What kind of production/post-production resources does the Center have to offer?

The Documentary Center is part of the School of Media and Public Affairs. We have 50 HD cameras, every student has his or her own state-of-the-art editing bay and we don't have a huge number of majors in the School of Media and Public Affairs. We've very much remained state-of-the-art, and a brand new building, the Trachtenberg School, was built for Media and Public Affairs about seven years ago. The facilities are beautiful, but it really is about the storytelling. We've had other universities come and visit our facilities, and they're always awe-struck by them, which is wonderful, as long as our students have great ideas.

There was a commitment made by the administration about 10 years ago to build a monument to media in the media capital, and they kind of coalesced these resources into the School of Media and Public Affairs. It's intentionally kept fairly small, but we service every student in a very thorough way, so it's a different kind of an approach. We were never intended to be a big film school. We're actually not even a journalism school. The School of Media and Public Affairs is in the School of Arts and Sciences, so it's part of an Arts and Sciences curriculum that I don't think we're ever going to want to change. We are not a professional school. We're a school of media and film and documentary film in the context of a School of Arts and Sciences. In that sense, it's a very interesting place to be because they've built this monument to media but also said, "You're not going to be a professional school. You're going to be part of the academic life of a university."

 

What advice would you give to recent film school graduates?

I think you can come out of a six-month program and become a production assistant, or you can come out of a two-year program and become a production assistant. In some ways, you're always going to start at the bottom, work your way up and have to prove that you're better than everyone else around you—so what you need to do is force your institution to be involved in your journey. The relationships that you build while you're in school, the internships you have...you need to constantly call on those people to be an active participant in your progress. Those people have contacts, they have insight into your first film, into your third film, into your tenth film. I have people who come to me for decades, and as well they should, because this isn't a road that ends. It certainly isn't a road that has ended for me; every time I make a film, I'm learning something new.

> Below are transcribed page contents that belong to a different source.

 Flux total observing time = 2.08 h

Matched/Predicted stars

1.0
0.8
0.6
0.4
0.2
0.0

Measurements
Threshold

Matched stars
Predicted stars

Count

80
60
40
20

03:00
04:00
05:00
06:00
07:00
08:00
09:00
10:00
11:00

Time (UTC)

I think that film schools have done an abysmal job of making a promise to their graduates that they are a partner in this endeavor, and I think the tie-in to that is going to come in the end when the students say, "My investment wasn't $100,000 in the couple of years I spent with you, but in the fact that I am a graduate of this program and in that sense, we are partners in my journey as a filmmaker."

 

Katie Bieze received her MA in Film & Video from American University, and her BA in Literature with Certificates in Documentary Studies and Film/Video/Digital from Duke University. She currently works for Share Our Strength, a nonprofit organization working to end childhood hunger in the United States. 

The Documentary Center at George Washington University: Institute for Documentary Filmmaking

Duration of Program: Six Months—January through June

Degree Offered: Graduate Certificate in Documentary Filmmaking

Components of Program: Theory, Technical Training, Production

Number of Students: 15-18

Internship Placement Opportunities: National Geographic Television, Discovery Communications, WETA, as well as with many highly experienced independent filmmakers and production companies.